1995
Pagi itu seluruh sekolah dikejutkan dengan meninggalnya Ibu Eneng, istri dari Pak Salim, penjaga sekolah. Perempuan yang sudah lama terbaring sakit namun tak kunjung sembuh. Akandra menatap tubuh yang terbujur kaku dari pintu. Pak Salim terlihat menangis tanpa suara. Juga kedua putra putri mereka yang duduk disisi jenazah.
Seingatnya Bu Eneng adalah perempuan yang rajin. Ia menjadi saksi, saat sakitpun masih membersihkan seluruh kelas yang sudah kosong. Sementara Pak Salim akan menyapu halaman dan membersihkan kamar mandi. Lalu sekarang, siapa yang akan membantu? Anak mereka masih kecil-kecil. Tubuh Akandra malah lebih besar daripada mereka.

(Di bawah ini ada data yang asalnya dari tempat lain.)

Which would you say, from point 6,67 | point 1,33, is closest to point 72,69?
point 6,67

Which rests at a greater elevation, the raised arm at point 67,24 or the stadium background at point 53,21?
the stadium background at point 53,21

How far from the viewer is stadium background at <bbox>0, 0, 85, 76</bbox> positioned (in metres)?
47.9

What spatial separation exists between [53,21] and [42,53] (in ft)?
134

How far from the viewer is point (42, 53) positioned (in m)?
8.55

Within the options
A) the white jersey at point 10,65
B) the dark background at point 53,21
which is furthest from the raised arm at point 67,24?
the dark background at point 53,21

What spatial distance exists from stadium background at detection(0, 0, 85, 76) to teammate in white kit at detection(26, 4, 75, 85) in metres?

Setiap siang saat papa belum menjemputnya, Akandra akan bermain dibawah pohon. Ia selalu mendapat suguhan segelas teh, kadang juga diajak ikut makan siang. Bukan makanan mewah, tak jarang hanya telur dadar yang digoreng menjadi sangat tipis agar cukup untuk mereka semua. Terasa nikmat saat bisa makan sambil bercanda.
Sampai kemudian, ada beberapa teman yang melarangnya memasuki rumah Pak Salim. Kata mereka Bu Eneng menderita TBC, nanti menular dan tidak bisa sembuh. Ia juga mendengar kalau ada sekelompok orangtua siswa yang meminta keluarga itu diberhentikan.
Pernah Pak Salim diberhentikan, namun tak lama diminta bekerja kembali. Karena penggantinya tidak mampu membersihkan lingkungan sekolah sebersih ysng dilakukannya. Halaman dan kelas terlihat masih kotor saat pagi. Akhirnya mereka kembali dengan syarat Bu Eneng tidak boleh keluar dari rumah.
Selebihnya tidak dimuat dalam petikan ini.